やること:
[A] MC FAtherのインタビュー記事を読んで、次の問いに答えてください。
(i) MC FAtherの生年月日はいつですか。
(ii) 現役時代に所属していたのは何というチームですか。
(iii) この記事がダブルダッチマンに掲載されたのはいつですか。
[B] MC FAtherのインタビュー記事のうち、「MC-FAtherの俺にマイクを握らせろ!」で始まって「-まずは最初にMCになるきっかけはどんなことだったんですか?」までの部分を、「お父ちゃん」を「おやじ」に置き換えて書き直してください。
[C] MC FAtherのインタビュー記事を、最後の文のあとから書き継いでください。

載っている文:
________________________
MC-FAtherの俺にマイクを握らせろ!
MC FAther
1989年7月31日生まれ。日本体育大学「乱縄」出身。現役時代は「FeAts-G」に所属し、DOUBLE DUTCH DELIGHT JAPAN 2010に出場。卒業後はNPO法人 ZEROに所属。またMC FAtherとしてDOUBLE DUTCH DELIGHT・DOUBLE DUTCH CONTEST WORLDにてMCとして活躍。
※この記事は2018年8月30日にダブルダッチマンに掲載した記事です。
DELIGHTやCONTESTでおなじみ、ダブルダッチのお父さんこと「MC-FAther」にMCとしての経緯やテクニックをインタビューしました。彼が8年間で培ってきたノウハウやポイントをあますところなく話していただきました!
俺がみんなに「お父ちゃん」って呼ばれていて、そこから派生してMC-FAtherになっていった
-まずは最初にMCになるきっかけはどんなことだったんですか?
________________________
手元の資料:
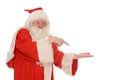Santa Claus Royalty Free Stock Photo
________________________
答え一覧:
[A]
(i) 1989年7月31日
(ii) FeAts-G
(iii) 2018年8月30日

[B]
MC-FAtherの俺にマイクを握らせろ!
MC FAther
1989年7月31日生まれ。日本体育大学「乱縄」出身。現役時代は「FeAts-G」に所属し、DOUBLE DUTCH DELIGHT JAPAN 2010に出場。卒業後はNPO法人 ZEROに所属。またMC FAtherとしてDOUBLE DUTCH DELIGHT・DOUBLE DUTCH CONTEST WORLDにてMCとして活躍。
※この記事は2018年8月30日にダブルダッチマンに掲載した記事です。
DELIGHTやCONTESTでおなじみ、ダブルダッチのお父さんこと「MC-FAther」にMCとしての経緯やテクニックをインタビューしました。彼が8年間で培ってきたノウハウやポイントをあますところなく話していただきました!
俺がみんなに「おやじ」って呼ばれていて、そこから派生してMC-FAtherになっていった
-まずは最初にMCになるきっかけはどんなことだったんですか?

[C]
MC-FAther : 俺って人前に出るのは好きなんだけど、極度の緊張しいなんだよね。(笑)
けども、教員になりたいっって日体大に入ったこともあったから人前で話すことに慣れておかないとって思っていて、現役の時には小学校の講習会などでの司会進行を当時リーダーだったKO-YA(REG-STYLE)に変わってやらせて貰っていたんだ。
それから徐々に人前で喋るのが楽しくなって、イベントやサークル全体の講習会のMCも自分から率先してMCするようになって、サークル内でもMCキャラが定着していった感じかな。
-そうなんですね!MC-FAtherはどうやって名付けられたんですか?
MC-FAther : もともと俺がみんなに「お父ちゃん」って呼ばれていて、そこから派生してMC-FAtherになっていったかな。(笑)
大学の友達にダンスサークルの友人もいたり、サークル以外でも色んな繋がりがあったから俺がMCやってるってこと知ってくれてる人が増えてきて、MCの依頼貰えるようになったりもしたね。
-なるほど。そこから本格的にMCをしていこうと思ったのはいつ頃なんですか?
MC-FAther : 「MCでやっていきたい!」って強く思ったのは、Red Bullの「Red Bull Racing Can」っていうイベントと色々なストリートパフォーマンスを融合した「4 TUNE GAME」。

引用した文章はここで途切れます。